Visually, the film leans heavily into campy horror tropes—thunderclaps, flickering lights, creeping fog—but Perry’s team stages them with surprising polish. The cursed pumpkin itself is a grotesque marvel, its flickering grin casting sickly orange light across the set. The special effects, while never aiming for realism, serve the film’s exaggerated tone perfectly. The scares hit hard enough to make audiences jump, but never linger long enough to dull the laughter that follows.
One of the film’s strongest aspects is its pacing. At just under two hours, it never overstays its welcome. The haunted set pieces come fast and furious—possessed trick-or-treaters, a cornfield chase, and even a séance gone horribly wrong—but each one is punctuated by Madea’s fearless commentary. She may scream, she may curse, but she never backs down. That defiance becomes the film’s central theme: fear only wins if you let it.

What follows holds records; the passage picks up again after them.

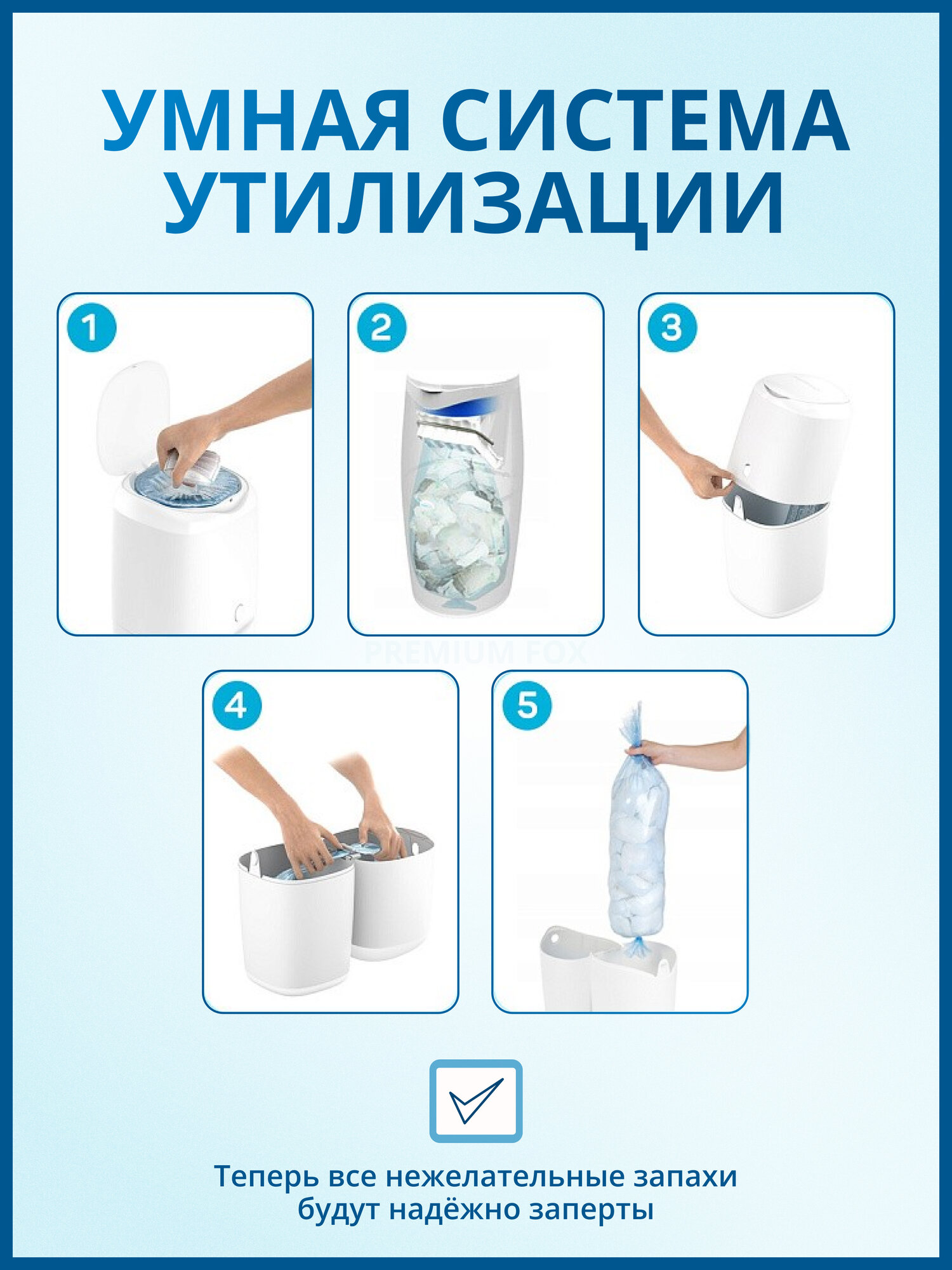 УМНАЯ СИСТЕМА УТИЛИЗАЦИИ

1

2

3

PREMIUM FOX

4

5

Теперь все нежелательные запахи будут надёжно заперты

Thematically, Perry sneaks in more than just jokes and scares. As always, there’s a message about family, faith, and resilience buried beneath the chaos. Madea’s determination to protect her kin—whether from demons or bad decisions—grounds the absurdity in something universal. By the finale, when she squares off against the pumpkin spirit itself, the battle feels not just like a showdown of fists and fire, but of love against fear, community against chaos.
Tyler Perry’s performance as Madea remains as magnetic as ever. He knows this character inside out, and his timing—whether for a cutting insult or a perfectly-timed slap—is impeccable. Watching him seamlessly shift between Madea’s righteous fury and slapstick buffoonery is half the fun. Perry also deserves credit for committing fully to the horror-comedy blend, never letting one genre overwhelm the other.

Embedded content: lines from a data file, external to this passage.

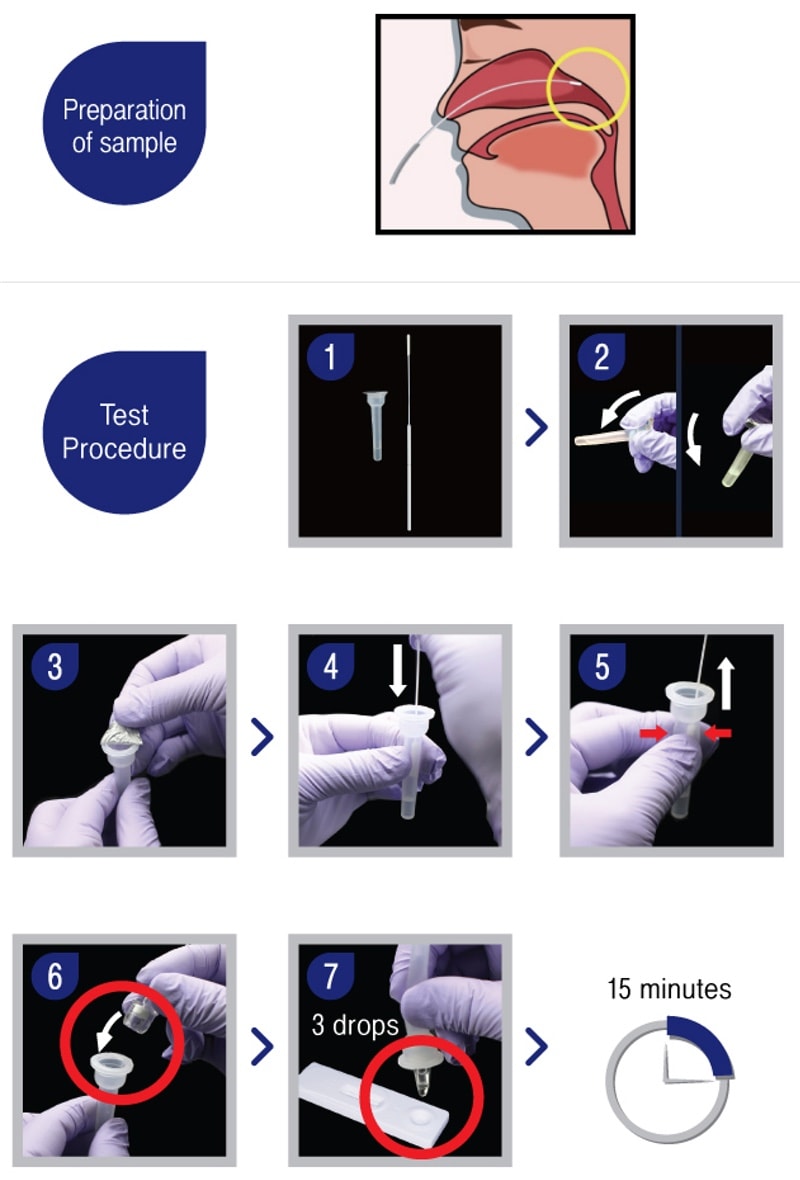 Preparation of sample

Test Procedure

1

2

3

4

5

6

7

3 drops

15 minutes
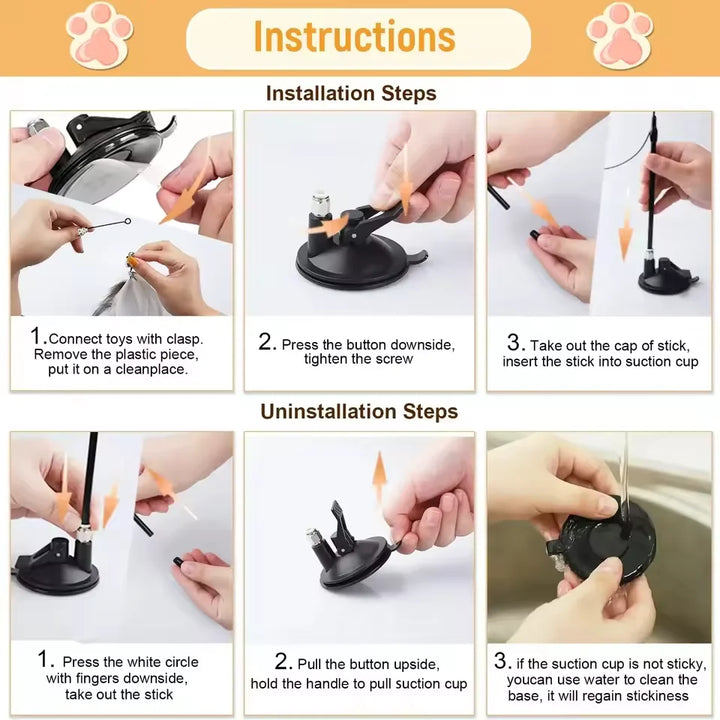 Instructions

Installation Steps

1. Connect toys with clasp. Remove the plastic piece, put it on a cleanplace.

2. Press the button downside, tighten the screw

3. Take out the cap of stick, insert the stick into suction cup

Uninstallation Steps

1. Press the white circle with fingers downside, take out the stick

2. Pull the button upside, hold the handle to pull suction cup

3. if the suction cup is not sticky, youcan use water to clean the base, it will regain stickiness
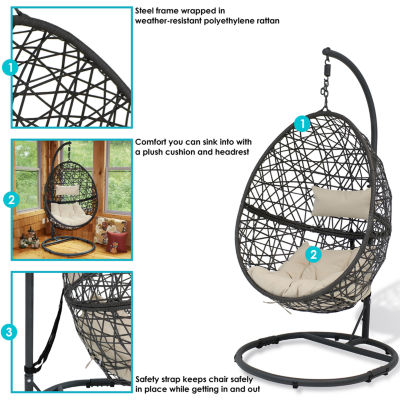 1

Steel frame wrapped in weather-resistant polyethylene rattan

2

Comfort you can sink into with a plush cushion and headrest

3

Safety strap keeps chair safely in place while getting in and out

1

2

The humor ranges from sharp one-liners to pure physical comedy, and while not every gag lands, the sheer volume of jokes ensures audiences will laugh early and often. The scares, meanwhile, are clever enough to keep horror fans entertained without alienating those who came solely for laughs. It’s the rare horror-comedy that feels genuinely balanced, and that’s no small feat.

By the climax, when the cursed pumpkin grows into a towering, fire-spewing monstrosity, the film embraces full-blown absurdity—and it’s glorious. Watching Madea take it down with nothing but attitude, household weapons, and sheer stubbornness is the kind of spectacle audiences didn’t know they needed. And when the credits roll, you realize: no demon stands a chance against Madea’s mix of heart, humor, and unshakable willpower.
Verdict: Madea’s Haunted Halloween: Curse of the Pumpkin (2025) isn’t just another Madea movie—it’s a bold, gleeful blend of scares and sass, a celebration of horror tropes turned upside down by the most unkillable personality in comedy. With an 8.2/10 score, it stands tall as one of Madea’s most outrageous—and most entertaining—adventures yet.